A young Orthodox Jewish woman becomes ensconced in a nocturnal community of prostitutes and drug dealers that congregates in the ancient cemetery atop Jerusalem’s Mount of Olives.
Adjacent to Jerusalem's Old City looms the Mount of Olives, home to the oldest Jewish cemetery in the world. Amidst the white tombstones sits a small stone house, the only residence on the cemetery grounds. First-time feature filmmaker Yaelle Kayam has chosen this visually stunning and historically resonant location as the setting for a tale of a young woman's struggle to find herself.
Shani Klein plays an Orthodox woman living with her teacher husband Reuven (Avshalom Pollak) and four children in the cemetery's lone little house. She works hard to make it a good home, but while her children and husband are at school, she cannot help feeling isolated. And so she walks the narrow footpaths among the headstones, striking up sweetly innocuous conversations with tourists and the Palestinian groundskeeper. But Reuven grows increasingly remote from her, and her unbearable loneliness finally drives her to walk the cemetery at night for the first time — upon which she discovers that it's a nocturnal marketplace for prostitutes and drug dealers.
Shocked but fascinated, she makes contact with this completely foreign society, and finds that she receives far more appreciation from the denizens of the night than from her own family.
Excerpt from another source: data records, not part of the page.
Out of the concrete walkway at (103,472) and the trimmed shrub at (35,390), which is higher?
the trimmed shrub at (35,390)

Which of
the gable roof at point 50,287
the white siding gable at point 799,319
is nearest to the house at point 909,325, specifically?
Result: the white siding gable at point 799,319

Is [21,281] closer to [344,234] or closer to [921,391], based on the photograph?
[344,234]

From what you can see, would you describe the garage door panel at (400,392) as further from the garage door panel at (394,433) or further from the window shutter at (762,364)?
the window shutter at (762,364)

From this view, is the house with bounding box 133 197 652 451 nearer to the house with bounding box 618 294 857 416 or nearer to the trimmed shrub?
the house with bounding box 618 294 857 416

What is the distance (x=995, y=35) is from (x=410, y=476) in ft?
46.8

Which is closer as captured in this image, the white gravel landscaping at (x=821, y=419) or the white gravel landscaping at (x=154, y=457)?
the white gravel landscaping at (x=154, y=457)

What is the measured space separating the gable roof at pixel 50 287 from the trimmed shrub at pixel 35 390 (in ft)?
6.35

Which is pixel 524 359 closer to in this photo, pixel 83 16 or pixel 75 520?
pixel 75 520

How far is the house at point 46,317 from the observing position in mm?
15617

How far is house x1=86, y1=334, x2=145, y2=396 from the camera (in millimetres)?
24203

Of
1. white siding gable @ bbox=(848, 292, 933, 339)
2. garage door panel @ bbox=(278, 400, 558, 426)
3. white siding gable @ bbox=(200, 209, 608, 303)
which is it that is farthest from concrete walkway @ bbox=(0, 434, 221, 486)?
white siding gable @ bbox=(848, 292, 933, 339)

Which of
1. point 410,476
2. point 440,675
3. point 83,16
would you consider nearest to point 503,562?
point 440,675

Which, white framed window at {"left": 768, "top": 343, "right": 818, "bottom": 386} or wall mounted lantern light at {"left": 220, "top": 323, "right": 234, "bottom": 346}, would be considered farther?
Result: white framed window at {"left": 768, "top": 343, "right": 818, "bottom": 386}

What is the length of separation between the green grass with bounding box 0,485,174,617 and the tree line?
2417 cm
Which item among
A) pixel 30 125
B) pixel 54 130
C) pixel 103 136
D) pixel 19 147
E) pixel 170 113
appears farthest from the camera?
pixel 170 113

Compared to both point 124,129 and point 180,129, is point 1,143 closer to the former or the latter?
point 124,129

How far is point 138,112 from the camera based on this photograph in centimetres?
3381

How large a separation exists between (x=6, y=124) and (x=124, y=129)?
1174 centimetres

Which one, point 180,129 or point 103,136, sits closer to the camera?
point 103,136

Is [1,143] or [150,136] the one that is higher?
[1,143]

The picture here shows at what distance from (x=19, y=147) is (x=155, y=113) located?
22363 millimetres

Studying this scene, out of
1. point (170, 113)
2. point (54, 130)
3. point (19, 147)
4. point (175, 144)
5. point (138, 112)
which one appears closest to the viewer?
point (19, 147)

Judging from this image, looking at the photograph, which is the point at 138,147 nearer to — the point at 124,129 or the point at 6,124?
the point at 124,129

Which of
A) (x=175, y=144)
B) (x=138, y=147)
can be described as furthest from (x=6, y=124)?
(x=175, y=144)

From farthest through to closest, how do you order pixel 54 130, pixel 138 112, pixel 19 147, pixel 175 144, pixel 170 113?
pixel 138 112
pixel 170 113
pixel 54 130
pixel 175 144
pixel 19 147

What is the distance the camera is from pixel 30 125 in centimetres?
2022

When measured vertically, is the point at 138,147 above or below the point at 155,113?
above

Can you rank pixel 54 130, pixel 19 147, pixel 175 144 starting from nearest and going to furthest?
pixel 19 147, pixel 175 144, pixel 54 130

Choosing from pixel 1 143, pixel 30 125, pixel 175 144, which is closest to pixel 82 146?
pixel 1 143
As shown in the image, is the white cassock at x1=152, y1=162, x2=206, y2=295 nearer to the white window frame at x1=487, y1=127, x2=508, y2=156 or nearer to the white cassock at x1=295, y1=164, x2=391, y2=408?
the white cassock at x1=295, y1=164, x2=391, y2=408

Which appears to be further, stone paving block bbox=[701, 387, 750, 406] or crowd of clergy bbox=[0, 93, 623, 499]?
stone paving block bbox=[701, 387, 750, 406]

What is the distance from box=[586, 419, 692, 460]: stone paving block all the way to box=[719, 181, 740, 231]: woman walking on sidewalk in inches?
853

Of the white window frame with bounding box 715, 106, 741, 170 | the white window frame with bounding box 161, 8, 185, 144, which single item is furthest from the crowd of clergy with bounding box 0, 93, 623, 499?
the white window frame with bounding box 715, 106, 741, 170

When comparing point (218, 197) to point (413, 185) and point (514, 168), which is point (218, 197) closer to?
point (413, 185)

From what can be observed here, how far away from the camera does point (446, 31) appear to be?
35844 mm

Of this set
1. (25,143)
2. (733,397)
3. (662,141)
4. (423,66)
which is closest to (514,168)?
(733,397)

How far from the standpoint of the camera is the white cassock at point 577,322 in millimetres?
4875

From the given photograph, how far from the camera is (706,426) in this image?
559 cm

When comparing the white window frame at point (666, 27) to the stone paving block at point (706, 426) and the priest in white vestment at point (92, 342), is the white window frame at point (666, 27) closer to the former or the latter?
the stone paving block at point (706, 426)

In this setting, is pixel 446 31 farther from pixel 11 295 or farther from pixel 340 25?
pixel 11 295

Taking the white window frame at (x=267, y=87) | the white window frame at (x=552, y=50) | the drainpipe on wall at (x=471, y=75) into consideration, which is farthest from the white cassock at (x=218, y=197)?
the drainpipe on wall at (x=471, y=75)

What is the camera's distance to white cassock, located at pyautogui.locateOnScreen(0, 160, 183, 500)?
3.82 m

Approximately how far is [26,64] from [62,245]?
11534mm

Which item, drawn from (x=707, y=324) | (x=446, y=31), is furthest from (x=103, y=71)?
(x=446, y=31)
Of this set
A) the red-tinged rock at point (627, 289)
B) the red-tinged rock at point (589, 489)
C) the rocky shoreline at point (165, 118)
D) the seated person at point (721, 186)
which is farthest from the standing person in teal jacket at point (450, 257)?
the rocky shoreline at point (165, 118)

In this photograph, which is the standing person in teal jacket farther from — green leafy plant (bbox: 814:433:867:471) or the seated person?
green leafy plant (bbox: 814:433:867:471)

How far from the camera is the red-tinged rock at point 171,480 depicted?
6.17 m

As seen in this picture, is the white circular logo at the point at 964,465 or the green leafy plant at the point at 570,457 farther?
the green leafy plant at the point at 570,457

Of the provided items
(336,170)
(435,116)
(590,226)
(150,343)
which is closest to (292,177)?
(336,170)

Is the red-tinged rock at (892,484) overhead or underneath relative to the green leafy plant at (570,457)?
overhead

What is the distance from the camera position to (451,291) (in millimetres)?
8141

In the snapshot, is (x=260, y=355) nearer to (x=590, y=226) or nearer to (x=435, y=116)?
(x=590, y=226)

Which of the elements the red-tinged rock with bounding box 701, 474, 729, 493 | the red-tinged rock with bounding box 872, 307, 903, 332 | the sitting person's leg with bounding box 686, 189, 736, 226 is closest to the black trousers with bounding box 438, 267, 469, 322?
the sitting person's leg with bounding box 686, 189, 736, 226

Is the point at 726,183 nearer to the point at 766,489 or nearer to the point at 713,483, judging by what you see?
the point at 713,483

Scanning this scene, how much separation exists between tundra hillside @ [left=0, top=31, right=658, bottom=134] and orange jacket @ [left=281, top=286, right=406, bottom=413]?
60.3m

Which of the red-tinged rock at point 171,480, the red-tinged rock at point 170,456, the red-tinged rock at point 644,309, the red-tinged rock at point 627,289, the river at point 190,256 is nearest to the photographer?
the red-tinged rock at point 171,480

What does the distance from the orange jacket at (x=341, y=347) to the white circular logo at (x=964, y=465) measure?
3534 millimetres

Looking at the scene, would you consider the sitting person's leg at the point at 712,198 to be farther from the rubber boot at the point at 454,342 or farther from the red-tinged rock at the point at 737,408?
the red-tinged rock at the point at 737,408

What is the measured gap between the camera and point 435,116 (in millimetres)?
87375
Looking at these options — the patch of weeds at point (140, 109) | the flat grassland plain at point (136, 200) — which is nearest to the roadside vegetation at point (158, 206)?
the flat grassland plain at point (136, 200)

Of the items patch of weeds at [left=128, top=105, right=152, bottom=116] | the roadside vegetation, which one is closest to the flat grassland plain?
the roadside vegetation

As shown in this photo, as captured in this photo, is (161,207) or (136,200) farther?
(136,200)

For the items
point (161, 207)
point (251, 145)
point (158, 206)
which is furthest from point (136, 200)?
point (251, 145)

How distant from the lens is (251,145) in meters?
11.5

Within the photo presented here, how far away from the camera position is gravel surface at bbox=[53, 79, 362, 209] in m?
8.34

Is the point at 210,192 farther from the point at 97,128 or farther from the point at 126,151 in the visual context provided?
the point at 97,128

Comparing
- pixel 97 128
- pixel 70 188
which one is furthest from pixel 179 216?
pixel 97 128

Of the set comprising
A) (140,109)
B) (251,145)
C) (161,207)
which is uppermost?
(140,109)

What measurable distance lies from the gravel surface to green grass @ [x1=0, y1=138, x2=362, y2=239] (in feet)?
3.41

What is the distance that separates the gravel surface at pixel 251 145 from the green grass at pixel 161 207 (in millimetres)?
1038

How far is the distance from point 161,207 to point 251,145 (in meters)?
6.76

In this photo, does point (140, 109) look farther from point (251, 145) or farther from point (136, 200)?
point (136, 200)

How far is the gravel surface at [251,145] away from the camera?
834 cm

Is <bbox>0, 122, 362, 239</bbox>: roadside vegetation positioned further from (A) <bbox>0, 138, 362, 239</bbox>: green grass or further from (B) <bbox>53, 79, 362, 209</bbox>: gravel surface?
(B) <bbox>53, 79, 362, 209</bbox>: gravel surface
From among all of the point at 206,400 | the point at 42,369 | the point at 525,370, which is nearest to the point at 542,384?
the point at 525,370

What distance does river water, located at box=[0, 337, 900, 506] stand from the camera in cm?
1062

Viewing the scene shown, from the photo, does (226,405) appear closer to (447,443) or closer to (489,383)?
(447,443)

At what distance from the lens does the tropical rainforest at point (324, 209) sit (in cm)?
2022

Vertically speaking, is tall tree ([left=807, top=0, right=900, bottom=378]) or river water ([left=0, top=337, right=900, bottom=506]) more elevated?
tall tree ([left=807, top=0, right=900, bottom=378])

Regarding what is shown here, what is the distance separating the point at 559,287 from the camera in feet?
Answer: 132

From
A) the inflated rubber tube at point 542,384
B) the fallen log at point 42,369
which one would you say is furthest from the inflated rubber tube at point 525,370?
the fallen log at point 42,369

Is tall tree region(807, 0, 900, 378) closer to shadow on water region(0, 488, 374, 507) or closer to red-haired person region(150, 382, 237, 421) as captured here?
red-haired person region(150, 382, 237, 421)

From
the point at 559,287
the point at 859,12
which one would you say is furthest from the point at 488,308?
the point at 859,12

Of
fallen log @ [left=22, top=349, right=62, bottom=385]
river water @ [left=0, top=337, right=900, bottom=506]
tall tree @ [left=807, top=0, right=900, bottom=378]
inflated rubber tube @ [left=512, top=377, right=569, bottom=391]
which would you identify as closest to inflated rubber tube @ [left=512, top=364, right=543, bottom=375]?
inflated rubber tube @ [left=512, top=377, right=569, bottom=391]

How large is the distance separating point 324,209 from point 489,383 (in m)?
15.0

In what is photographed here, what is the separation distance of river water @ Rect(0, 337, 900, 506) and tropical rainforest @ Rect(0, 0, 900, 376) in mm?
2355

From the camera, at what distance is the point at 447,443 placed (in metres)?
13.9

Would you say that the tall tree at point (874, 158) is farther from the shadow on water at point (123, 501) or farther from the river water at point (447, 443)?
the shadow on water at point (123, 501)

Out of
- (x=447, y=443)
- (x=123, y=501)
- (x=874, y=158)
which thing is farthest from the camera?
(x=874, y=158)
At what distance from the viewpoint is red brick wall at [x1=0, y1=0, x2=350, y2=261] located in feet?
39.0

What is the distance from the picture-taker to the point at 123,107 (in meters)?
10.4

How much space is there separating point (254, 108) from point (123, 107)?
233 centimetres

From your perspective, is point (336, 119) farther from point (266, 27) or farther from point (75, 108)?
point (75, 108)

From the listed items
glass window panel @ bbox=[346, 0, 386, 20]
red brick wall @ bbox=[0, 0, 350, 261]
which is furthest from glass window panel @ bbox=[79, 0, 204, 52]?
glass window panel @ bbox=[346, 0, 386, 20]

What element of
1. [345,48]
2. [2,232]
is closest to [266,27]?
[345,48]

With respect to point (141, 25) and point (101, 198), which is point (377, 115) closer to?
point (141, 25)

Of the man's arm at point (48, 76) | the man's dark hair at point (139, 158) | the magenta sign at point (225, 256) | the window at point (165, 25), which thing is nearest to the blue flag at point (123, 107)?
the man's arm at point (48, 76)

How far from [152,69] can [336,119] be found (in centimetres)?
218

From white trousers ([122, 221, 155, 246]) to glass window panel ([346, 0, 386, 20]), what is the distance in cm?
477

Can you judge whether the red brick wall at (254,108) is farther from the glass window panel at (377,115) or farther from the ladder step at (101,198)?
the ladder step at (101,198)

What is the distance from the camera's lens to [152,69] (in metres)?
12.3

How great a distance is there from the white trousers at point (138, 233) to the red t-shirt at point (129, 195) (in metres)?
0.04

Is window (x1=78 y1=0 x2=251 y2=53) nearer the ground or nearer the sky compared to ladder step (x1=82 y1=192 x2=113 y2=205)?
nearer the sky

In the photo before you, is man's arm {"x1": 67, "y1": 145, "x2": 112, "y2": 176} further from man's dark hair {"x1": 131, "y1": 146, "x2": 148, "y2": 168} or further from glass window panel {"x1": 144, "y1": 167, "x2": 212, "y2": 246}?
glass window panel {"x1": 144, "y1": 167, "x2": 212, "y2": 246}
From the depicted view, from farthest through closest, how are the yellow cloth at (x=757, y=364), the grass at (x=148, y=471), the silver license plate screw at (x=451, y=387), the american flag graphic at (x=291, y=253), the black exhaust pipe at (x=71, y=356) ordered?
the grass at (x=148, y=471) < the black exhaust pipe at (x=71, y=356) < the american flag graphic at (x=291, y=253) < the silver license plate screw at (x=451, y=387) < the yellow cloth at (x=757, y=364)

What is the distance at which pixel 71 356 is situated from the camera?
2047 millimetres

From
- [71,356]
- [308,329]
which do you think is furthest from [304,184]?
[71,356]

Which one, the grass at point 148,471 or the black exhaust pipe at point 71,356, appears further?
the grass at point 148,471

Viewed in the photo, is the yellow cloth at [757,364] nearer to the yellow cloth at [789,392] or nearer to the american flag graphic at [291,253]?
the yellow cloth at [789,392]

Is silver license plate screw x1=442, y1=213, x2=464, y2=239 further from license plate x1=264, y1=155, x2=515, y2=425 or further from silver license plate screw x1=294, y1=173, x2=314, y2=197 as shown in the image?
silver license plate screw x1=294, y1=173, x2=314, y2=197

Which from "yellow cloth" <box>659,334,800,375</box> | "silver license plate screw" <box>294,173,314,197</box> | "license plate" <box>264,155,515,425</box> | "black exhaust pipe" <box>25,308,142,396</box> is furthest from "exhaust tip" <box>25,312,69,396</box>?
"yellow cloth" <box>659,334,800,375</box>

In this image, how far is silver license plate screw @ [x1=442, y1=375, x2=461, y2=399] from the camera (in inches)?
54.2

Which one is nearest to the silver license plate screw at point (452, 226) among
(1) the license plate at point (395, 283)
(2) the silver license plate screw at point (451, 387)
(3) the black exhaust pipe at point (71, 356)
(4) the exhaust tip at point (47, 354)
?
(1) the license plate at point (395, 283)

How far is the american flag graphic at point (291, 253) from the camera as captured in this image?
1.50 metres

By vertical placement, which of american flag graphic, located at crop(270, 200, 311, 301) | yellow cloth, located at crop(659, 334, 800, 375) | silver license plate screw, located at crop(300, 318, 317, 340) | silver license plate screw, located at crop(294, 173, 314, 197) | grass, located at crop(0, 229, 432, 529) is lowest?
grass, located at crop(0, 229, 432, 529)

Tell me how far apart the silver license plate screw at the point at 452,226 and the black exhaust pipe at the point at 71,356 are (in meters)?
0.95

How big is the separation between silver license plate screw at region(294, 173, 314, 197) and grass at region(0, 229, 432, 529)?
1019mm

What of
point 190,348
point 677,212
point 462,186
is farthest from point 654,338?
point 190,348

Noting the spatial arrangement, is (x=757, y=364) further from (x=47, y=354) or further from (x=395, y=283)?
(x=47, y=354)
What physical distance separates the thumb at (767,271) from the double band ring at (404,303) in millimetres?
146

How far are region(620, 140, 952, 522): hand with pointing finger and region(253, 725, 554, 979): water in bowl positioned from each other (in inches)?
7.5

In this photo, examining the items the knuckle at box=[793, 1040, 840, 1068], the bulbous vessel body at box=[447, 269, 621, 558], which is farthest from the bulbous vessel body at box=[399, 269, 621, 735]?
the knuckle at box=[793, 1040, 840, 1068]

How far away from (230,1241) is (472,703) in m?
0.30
But the young mother's secret new relationships only contribute to her inner turbulence, leading her to make a decision that has far-reaching consequences.
Mountain immerses us in the rhythms and questions of the woman's inner and outer life, drawing us in with its beautifully composed images and enveloping us in a succession of aural details: children laughing, tour buses parking, brooms sweeping, church bells ringing, muezzins' calls, Jewish prayers, and silence.